▶ [Consigne] D'après le texte sur le traité constitutionnel, sur quoi reposent les traités, contrairement à une Constitution ?

▶ [Extrait source]
Autrement dit, si l'on en reste au sens classique du mot « Constitution », le débat sur la Constitution de l'Union concerne en réalité la nature même de cette dernière et a donc une tout autre portée que si l'on adopte le sens particulier retenu par la Cour de justice lorsqu'elle parle de « charte constitutionnelle ».

3. Une formule hybride : le « traité constitutionnel »

Certains des protagonistes du débat proposent de doter l'Union non pas d'une « Constitution » au sens plein, mais d'un « traité constitutionnel ».

Cette expression à première vue déconcertante met l'accent sur un point essentiel : si l'on peut trouver dans un traité - et c'est notamment le cas des traités européens - des éléments de contenu analogues à ce que l'on trouve d'ordinaire dans une Constitution, en revanche leur mode d'adoption diffère complètement.

Dans les régimes démocratiques, une Constitution est établie et révisée par un pouvoir constituant qui ne fonctionne pas selon la règle de l'unanimité. Les traités, au contraire, ont pour fondement le libre consentement de tous les États contractants, qui sont « les maîtres des traités ».

Les partisans d'un « traité constitutionnel » pour l'Union n'envisagent pas la mise en place d'un pouvoir constituant européen. Pour eux, le texte fondamental de l'Union doit continuer à reposer sur l'accord unanime d'États qui restent titulaires de la souveraineté.

En revanche, ils souhaitent que le contenu du traité soit en grande partie analogue à ce que l'on trouve d'ordinaire dans une Constitution. Ils suggèrent donc de rassembler dans un traité unique les dispositions qui, dans les traités actuels, relèvent par leur contenu du domaine constitutionnel, éventuellement en les modifiant pour rendre le fonctionnement de l'Union plus proche d'un modèle fédéral. Les dispositions dont le contenu n'est pas d'ordre constitutionnel - en particulier celles relatives aux politiques communes - pourraient être, quant à elles, regroupées dans des textes distincts, qui auraient un statut différent du « traité constitutionnel », avec notamment une procédure de révision spécifique où l'unanimité ne serait plus nécessaire.

▶ [Données fournies]
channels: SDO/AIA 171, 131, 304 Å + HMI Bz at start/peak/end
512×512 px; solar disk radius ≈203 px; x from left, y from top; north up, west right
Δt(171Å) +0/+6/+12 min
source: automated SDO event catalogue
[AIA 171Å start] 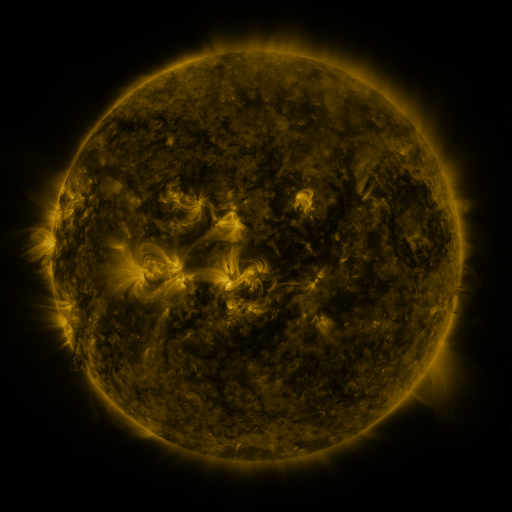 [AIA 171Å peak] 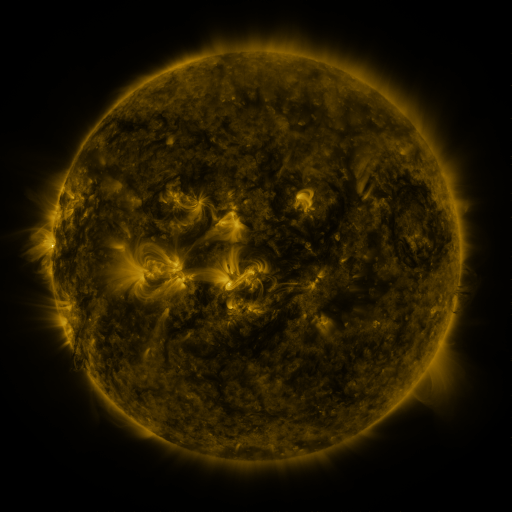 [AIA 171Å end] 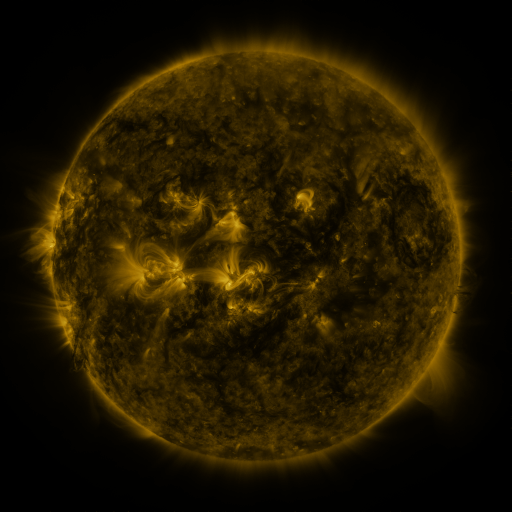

▶ [Corrigé] Sur le libre consentement de tous les États contractants, qui sont « les maîtres des traités ».